* Saved data entries:
************
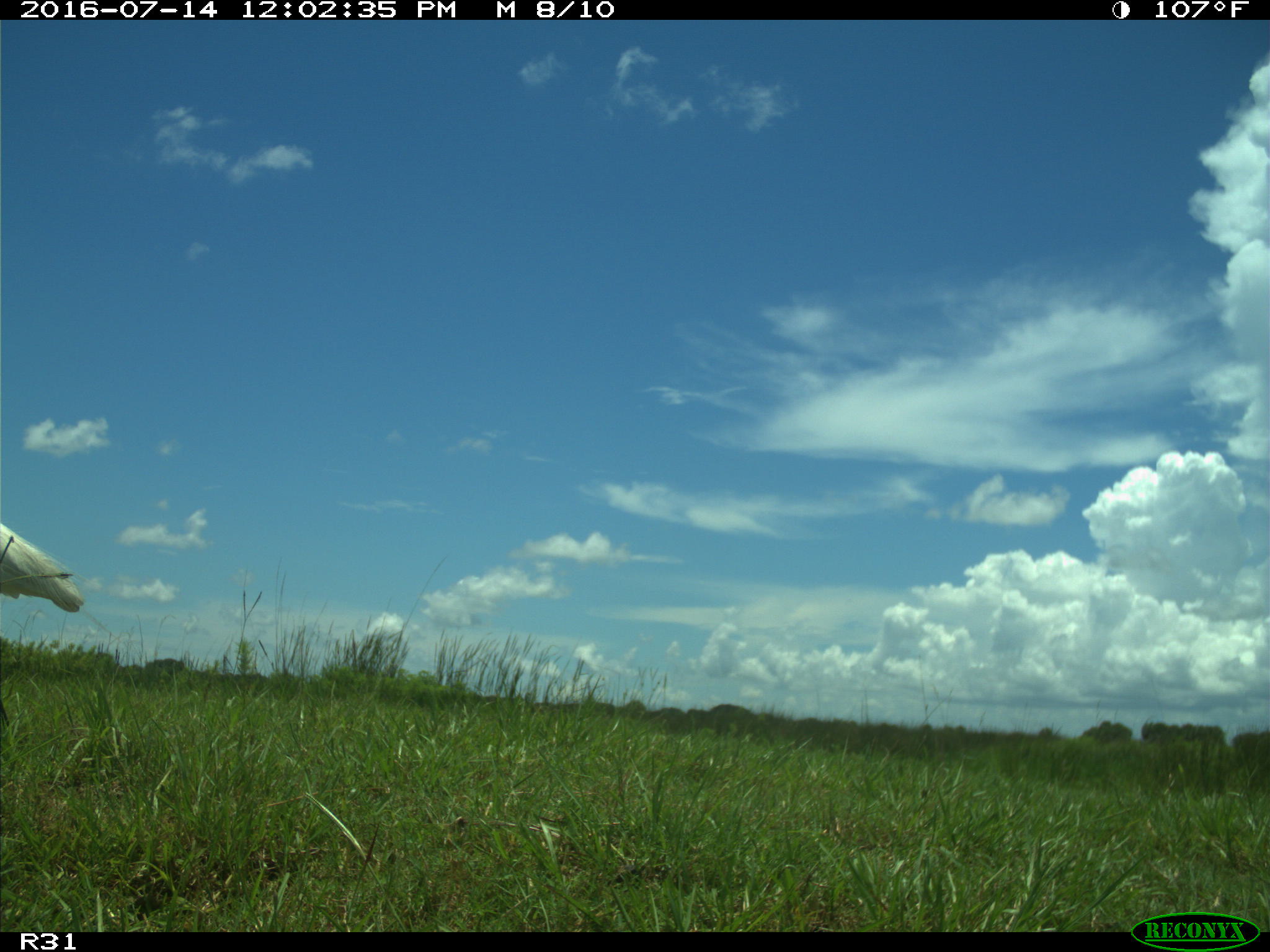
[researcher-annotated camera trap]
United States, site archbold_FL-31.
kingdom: Animalia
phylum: Chordata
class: Aves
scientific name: Aves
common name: birds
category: unidentified bird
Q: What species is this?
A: Unidentified bird (birds) (Aves).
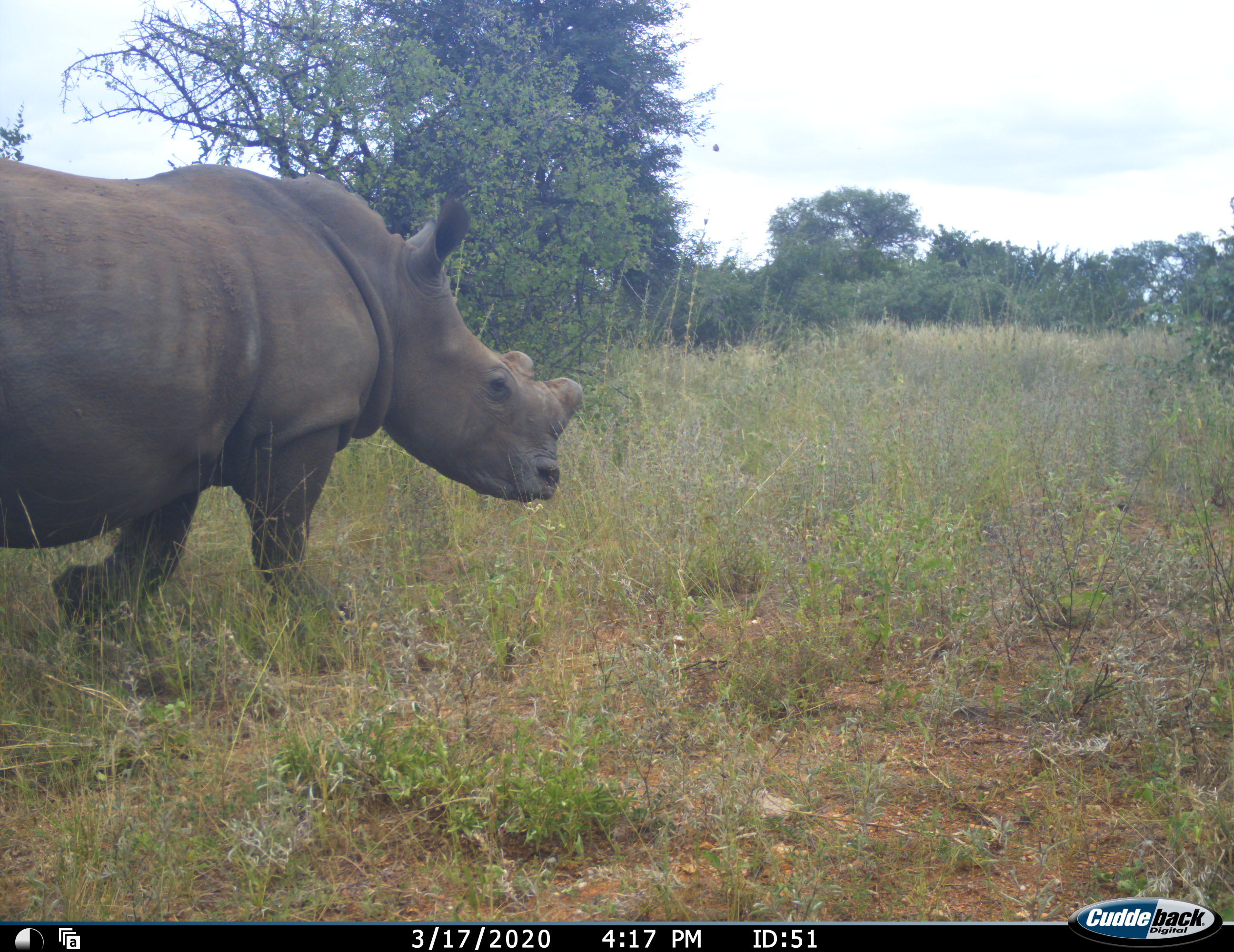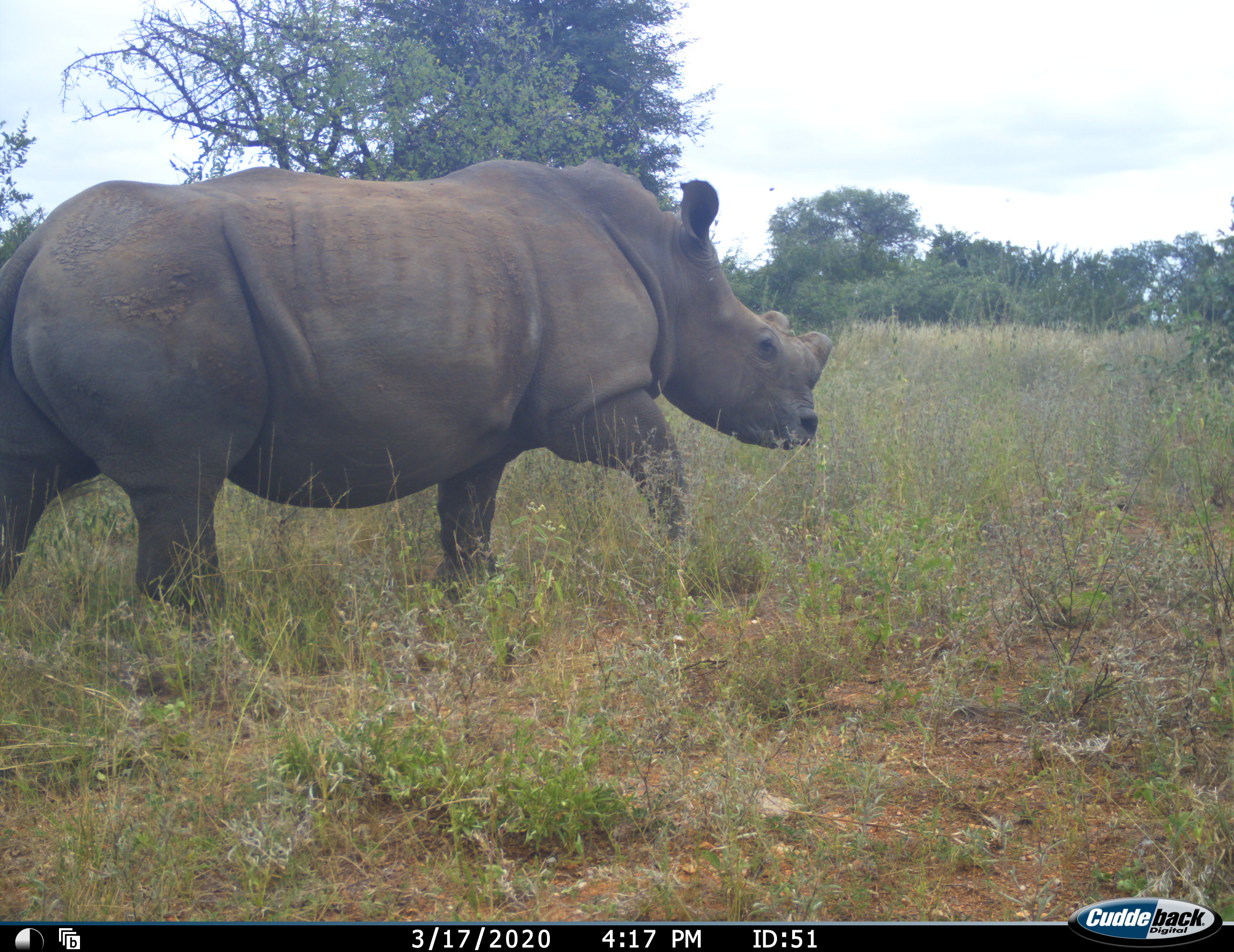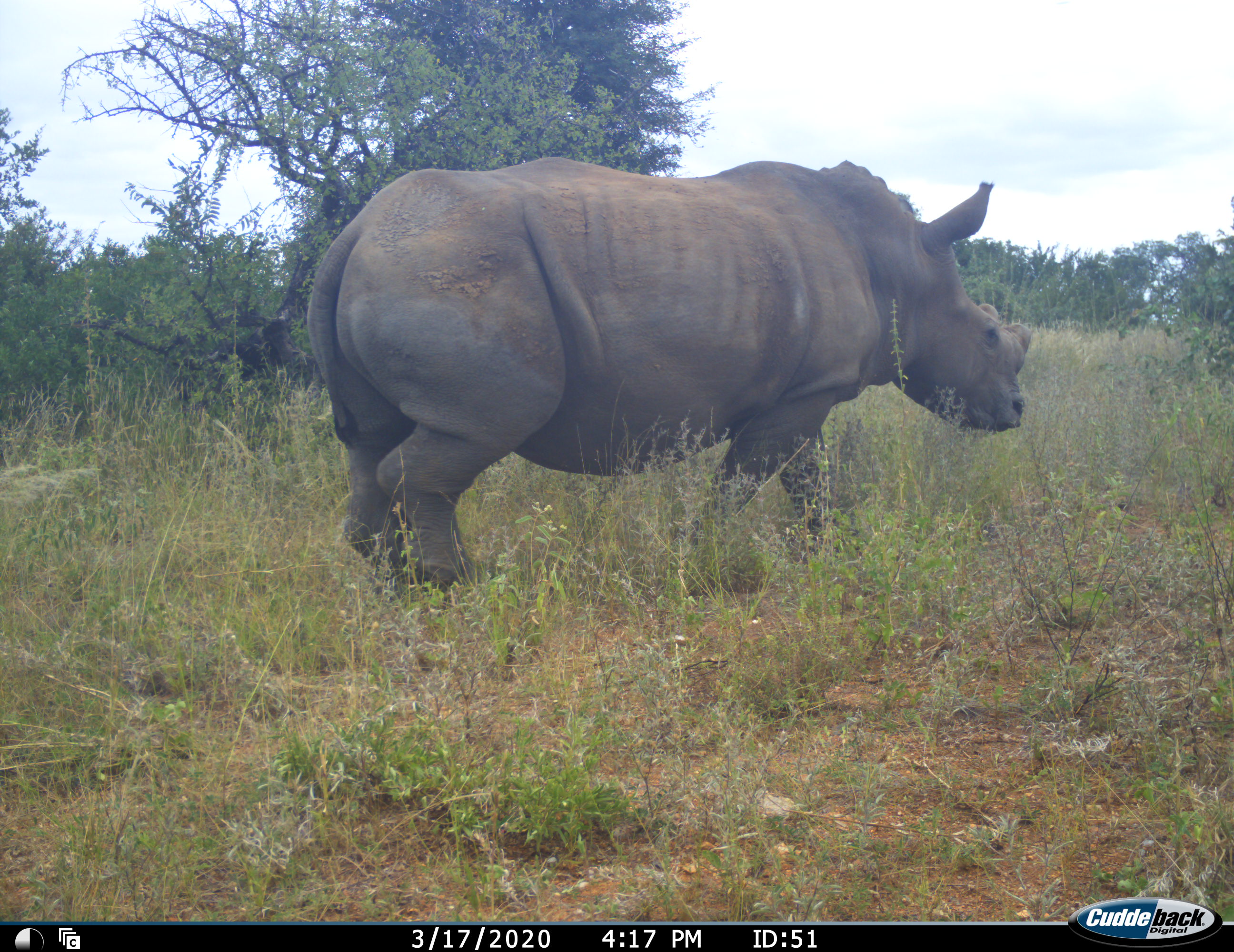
************
* Task objective:
Reprint the entries above exactly, images removed.

* Output:
[researcher-annotated camera trap]
United States, site archbold_FL-31.
kingdom: Animalia
phylum: Chordata
class: Aves
scientific name: Aves
common name: birds
category: unidentified bird
Q: What species is this?
A: Unidentified bird (birds) (Aves).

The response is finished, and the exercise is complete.